Há décadas, isso também é tecnicamente proibido na Espanha. A lei do litoral estabelece que areia, pedras, conchas, moluscos e fósseis na praia são patrimônio público e sua extração não autorizada é ilegal. Embora pegar uma ou duas conchas como lembrança não seja perseguido ativamente, isso pode acarretar uma multa de 500 a 3.000 euros.

Importante função ecológica

Na sala de estar, as conchas servem como decoração, mas nas praias elas desempenham muitas funções ecossistêmicas e desempenham um papel importante na proteção do meio ambiente. “Elas não estão lá por acaso: fazem parte de um mecanismo natural que mantém a vida e a estabilidade das nossas praias”, explica Fernando Garcia Guerrero, um dos responsáveis pela coleção de malacologia do Museu Nacional de Ciências Naturais.

Os especialistas consultados salientam que uma das principais funções das conchas é a estabilização física das praias. “Cada concha, por menor que seja, ajuda a manter a areia no lugar, impedindo que seja levada pela maré. Graças a elas, as praias mantêm sua forma, resistência e capacidade de resistir à erosão”, explica Garcia.

“Ao se dissolverem, as conchas também influenciam a acidez da água, pois contêm carbonato de cálcio, que altera o pH do oceano”, explica Martine. Isso ajuda a reciclar o cálcio e outros elementos para o mar, o que contribui para a manutenção dos ciclos vitais na água, incluindo a formação de novas conchas.

As conchas, por sua vez, são refúgio e habitat para muitos organismos. Algas, ervas marinhas, caranguejos-eremitas, pequenos invertebrados e até mesmo aves costeiras as utilizam como casa ou material para sua construção. Algumas aves até as utilizam para afiar o bico. Sem dúvida, a perda de conchas perturba o equilíbrio físico, químico e biológico das praias.

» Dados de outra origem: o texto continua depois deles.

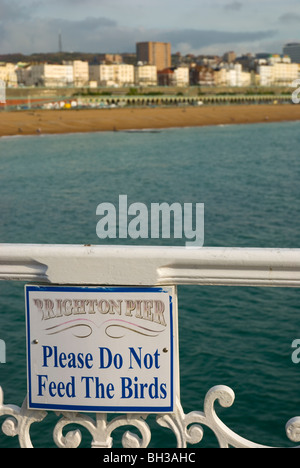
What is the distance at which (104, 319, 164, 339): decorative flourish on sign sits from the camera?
2.39 metres

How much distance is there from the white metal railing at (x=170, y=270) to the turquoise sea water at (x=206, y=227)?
148 inches

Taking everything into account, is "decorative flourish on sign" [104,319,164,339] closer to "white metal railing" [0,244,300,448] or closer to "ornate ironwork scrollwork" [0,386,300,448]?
"white metal railing" [0,244,300,448]

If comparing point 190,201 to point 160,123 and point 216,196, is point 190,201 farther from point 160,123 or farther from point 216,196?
point 160,123

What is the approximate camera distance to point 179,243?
681 inches

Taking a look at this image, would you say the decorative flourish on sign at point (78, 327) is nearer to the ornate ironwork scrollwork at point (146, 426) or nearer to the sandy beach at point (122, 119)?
the ornate ironwork scrollwork at point (146, 426)

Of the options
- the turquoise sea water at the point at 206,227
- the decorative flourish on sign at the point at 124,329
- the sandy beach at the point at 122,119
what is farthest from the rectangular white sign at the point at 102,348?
the sandy beach at the point at 122,119

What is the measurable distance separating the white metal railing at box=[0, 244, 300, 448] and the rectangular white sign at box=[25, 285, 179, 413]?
5 cm

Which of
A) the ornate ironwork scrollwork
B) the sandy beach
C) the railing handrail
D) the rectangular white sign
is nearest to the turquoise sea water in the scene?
the ornate ironwork scrollwork

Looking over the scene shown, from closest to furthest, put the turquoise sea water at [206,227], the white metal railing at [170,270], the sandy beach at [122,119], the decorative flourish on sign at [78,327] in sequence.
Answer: the white metal railing at [170,270], the decorative flourish on sign at [78,327], the turquoise sea water at [206,227], the sandy beach at [122,119]

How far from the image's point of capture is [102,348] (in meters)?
2.43

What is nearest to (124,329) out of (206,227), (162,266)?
(162,266)

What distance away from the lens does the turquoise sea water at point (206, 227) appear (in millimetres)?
7098

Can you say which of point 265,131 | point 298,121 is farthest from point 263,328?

É melhor deixar a concha no lugar

No momento, o impacto das atividades humanas na costa parece inevitável. “No entanto, ainda podemos minimizar nosso impacto ao caminhar pela praia”, afirma Kovalevski. O cientista diz que defenderia o mais simples e, ao mesmo tempo, o mais difícil de tudo: a educação ambiental. “Acho que essa é a melhor maneira de começar a resolver o problema”, considera.

Martinez concorda: “É preciso conscientizar os turistas para que sejam cuidadosos, respeitem o meio ambiente da praia e não o destruam. Levar uma concha pode parecer uma bobagem. Mas não há necessidade disso, é melhor deixá-la no lugar”. “A boa notícia”, diz Garcia,

— é que desfrutar da praia e cuidar dela não só são compatíveis, como devem andar de mãos dadas”. Em vez de levar as conchas, o cientista sugere observá-las, fotografá-las ou simplesmente apreciá-las. “A experiência não perde valor pela ausência de um objeto físico como lembrança;

pelo contrário, ganhamos em conexão com a natureza”, afirma. Ele também menciona que, ao visitar a praia, é importante não alterar a vegetação das dunas, não sair dos caminhos demarcados, recolher o lixo e seguir as instruções dos serviços ambientais.

“Cuidar da costa não significa abrir mão de suas vantagens”, lembra ele. Em seguida, acrescenta: “Pelo contrário, significa aprender a valorizá-la de verdade. Porque aquilo que protegemos, preservamos. E aquilo que preservamos permanece”.